[Data pulled from a collection]
◇ ◇ ◇ ◇ ◇

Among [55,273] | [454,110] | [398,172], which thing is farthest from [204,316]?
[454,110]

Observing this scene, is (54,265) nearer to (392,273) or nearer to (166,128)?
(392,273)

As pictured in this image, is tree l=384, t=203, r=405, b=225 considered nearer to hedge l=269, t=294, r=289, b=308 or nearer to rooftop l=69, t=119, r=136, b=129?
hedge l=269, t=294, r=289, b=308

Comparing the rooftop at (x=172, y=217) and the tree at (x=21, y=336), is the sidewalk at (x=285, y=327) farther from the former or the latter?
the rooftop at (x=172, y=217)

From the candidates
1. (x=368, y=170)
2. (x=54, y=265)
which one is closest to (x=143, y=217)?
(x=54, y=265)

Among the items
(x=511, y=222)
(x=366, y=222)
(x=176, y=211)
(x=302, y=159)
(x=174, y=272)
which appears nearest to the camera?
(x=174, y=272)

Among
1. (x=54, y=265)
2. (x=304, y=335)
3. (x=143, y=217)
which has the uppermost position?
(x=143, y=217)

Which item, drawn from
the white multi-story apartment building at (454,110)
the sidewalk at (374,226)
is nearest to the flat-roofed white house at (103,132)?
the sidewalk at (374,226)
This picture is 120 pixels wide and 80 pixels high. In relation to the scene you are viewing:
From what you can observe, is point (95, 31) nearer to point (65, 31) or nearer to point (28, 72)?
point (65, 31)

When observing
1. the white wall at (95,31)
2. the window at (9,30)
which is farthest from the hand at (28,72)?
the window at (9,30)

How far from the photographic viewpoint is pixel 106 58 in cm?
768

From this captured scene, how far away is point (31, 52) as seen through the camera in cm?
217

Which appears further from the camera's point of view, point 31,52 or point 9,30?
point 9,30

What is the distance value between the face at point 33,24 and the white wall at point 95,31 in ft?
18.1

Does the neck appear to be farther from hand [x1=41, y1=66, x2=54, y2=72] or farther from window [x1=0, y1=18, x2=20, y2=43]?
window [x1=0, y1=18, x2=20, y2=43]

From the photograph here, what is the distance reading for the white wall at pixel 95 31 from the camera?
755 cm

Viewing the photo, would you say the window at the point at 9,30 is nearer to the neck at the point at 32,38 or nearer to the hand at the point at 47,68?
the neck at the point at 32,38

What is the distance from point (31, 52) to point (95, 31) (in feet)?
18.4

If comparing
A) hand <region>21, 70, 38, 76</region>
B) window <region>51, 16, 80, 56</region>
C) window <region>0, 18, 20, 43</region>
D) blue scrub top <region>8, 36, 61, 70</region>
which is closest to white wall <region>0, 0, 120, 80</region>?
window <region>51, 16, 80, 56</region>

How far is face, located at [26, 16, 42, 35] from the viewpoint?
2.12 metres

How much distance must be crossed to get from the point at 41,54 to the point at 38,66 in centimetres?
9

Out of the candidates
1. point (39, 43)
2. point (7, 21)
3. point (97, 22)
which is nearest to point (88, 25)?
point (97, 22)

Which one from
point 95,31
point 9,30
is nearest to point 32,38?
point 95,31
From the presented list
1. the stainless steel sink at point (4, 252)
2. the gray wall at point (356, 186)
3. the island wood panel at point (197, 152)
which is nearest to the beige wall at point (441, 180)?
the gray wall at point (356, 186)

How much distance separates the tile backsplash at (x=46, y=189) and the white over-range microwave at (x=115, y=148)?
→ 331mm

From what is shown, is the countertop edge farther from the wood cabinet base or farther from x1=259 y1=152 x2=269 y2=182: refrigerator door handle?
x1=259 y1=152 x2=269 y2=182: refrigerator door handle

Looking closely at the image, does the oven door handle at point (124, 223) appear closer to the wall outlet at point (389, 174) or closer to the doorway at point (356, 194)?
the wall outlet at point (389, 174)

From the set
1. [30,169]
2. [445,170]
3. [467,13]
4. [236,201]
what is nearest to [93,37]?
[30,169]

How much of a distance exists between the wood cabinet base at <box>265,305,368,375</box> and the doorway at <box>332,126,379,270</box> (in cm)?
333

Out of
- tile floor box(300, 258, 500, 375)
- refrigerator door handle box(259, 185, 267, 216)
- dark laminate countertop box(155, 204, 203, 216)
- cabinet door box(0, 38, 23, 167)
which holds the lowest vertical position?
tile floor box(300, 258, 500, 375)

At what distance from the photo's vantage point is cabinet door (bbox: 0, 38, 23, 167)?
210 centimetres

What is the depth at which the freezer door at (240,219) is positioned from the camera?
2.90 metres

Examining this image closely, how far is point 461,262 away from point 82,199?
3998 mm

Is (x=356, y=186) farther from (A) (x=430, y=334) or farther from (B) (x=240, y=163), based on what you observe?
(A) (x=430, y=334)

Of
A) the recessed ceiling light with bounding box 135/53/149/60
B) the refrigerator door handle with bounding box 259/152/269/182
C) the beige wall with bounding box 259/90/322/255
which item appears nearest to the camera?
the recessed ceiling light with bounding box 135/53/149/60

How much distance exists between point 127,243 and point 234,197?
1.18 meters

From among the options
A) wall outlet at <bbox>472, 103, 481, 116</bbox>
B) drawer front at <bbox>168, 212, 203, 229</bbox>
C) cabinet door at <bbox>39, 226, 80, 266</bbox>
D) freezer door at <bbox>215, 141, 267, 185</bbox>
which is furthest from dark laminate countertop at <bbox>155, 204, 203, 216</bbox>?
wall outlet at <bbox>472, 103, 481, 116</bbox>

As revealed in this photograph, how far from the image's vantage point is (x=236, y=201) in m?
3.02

◇ ◇ ◇ ◇ ◇

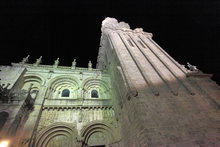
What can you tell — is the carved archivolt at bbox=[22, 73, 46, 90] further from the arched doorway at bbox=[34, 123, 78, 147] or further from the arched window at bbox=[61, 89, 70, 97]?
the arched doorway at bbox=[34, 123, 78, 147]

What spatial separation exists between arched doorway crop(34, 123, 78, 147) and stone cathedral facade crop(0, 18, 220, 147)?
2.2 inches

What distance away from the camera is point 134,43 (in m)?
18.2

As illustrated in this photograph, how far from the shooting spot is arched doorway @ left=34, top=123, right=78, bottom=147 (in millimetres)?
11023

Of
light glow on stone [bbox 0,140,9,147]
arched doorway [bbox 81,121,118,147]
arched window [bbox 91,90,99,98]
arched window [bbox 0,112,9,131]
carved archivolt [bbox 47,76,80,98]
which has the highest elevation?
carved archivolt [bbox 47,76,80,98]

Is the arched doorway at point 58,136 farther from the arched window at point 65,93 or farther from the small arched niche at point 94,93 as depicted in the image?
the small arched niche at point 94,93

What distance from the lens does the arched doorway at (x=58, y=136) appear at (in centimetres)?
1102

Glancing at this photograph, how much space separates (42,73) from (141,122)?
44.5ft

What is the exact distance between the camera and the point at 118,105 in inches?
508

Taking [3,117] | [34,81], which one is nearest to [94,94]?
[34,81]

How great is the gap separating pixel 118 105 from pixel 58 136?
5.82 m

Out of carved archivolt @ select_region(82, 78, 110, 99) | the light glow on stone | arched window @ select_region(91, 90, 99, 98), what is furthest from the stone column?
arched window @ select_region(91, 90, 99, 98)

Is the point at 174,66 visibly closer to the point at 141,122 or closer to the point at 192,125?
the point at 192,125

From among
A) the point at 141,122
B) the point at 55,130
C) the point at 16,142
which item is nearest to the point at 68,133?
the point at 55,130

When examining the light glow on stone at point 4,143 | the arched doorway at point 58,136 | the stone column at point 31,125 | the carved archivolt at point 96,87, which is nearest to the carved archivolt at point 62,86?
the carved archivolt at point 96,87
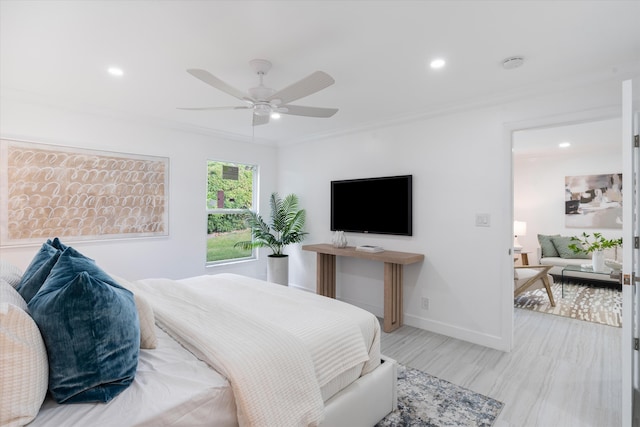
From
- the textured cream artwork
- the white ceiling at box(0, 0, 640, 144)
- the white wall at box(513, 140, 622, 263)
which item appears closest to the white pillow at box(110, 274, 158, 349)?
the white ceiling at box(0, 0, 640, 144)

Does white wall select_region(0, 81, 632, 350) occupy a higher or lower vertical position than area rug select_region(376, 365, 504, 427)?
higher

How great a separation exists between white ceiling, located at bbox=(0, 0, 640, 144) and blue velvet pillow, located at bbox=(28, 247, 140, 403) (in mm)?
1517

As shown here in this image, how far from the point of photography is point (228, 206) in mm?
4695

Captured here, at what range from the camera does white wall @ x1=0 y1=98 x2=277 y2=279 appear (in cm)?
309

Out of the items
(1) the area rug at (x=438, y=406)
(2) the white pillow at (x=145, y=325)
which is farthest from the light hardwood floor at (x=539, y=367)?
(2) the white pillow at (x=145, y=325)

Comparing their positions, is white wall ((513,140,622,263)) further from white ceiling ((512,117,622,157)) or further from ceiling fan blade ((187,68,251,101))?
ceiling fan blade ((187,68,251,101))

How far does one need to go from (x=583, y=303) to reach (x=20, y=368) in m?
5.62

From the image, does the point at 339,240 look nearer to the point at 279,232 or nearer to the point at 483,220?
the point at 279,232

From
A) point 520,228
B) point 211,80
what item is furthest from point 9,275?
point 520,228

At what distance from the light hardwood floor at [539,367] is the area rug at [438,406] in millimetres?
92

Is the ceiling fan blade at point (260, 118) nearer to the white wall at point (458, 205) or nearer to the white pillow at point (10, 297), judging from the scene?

◇ ◇ ◇ ◇ ◇

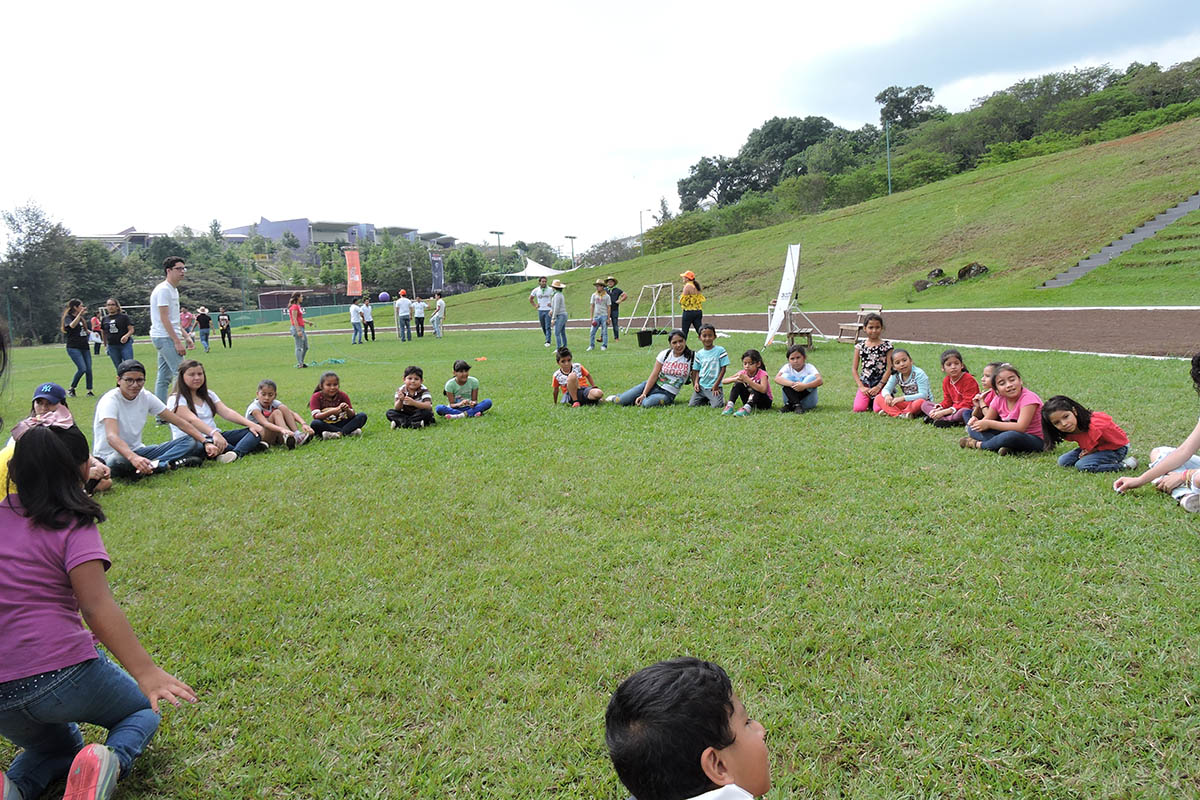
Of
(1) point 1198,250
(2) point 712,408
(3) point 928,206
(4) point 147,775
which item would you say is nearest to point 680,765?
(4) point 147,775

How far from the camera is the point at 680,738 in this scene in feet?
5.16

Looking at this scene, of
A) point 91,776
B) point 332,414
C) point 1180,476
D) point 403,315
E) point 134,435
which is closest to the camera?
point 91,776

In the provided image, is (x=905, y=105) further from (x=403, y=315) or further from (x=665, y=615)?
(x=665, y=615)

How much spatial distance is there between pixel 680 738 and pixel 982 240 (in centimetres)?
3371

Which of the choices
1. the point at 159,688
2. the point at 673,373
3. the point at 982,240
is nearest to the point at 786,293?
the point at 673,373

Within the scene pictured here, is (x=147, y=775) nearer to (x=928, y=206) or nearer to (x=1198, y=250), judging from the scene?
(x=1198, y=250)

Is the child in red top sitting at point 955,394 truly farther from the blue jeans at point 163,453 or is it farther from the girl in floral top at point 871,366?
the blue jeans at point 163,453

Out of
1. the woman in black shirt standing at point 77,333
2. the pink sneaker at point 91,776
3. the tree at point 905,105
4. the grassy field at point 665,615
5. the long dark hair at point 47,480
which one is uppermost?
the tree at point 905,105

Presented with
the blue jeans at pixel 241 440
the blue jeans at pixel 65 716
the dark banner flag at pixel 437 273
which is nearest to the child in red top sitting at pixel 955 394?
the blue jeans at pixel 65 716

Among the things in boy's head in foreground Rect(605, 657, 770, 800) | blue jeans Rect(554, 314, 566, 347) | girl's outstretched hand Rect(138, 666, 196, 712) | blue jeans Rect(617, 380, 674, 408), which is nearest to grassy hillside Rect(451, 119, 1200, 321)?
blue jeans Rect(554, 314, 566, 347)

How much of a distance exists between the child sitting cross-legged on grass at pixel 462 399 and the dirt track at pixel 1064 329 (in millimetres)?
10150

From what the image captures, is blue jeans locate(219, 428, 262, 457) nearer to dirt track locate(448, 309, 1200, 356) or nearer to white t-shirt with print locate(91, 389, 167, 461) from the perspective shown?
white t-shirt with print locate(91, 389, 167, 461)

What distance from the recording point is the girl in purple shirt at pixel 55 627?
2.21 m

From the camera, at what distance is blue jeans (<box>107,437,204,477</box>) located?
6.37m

◇ ◇ ◇ ◇ ◇

### SET PROBLEM
Collect each line from the records above that contains the string "shown", and copy those lines unchanged.

### CORRECT ANSWER
From what is shown, is the countertop edge farther from the wood cabinet base or farther from x1=259 y1=152 x2=269 y2=182: refrigerator door handle?
As shown here in this image, how far from the point of photography is point (228, 206) in mm?
From what the image captures, is blue jeans locate(219, 428, 262, 457) nearer to dirt track locate(448, 309, 1200, 356) or nearer to white t-shirt with print locate(91, 389, 167, 461) from the perspective shown?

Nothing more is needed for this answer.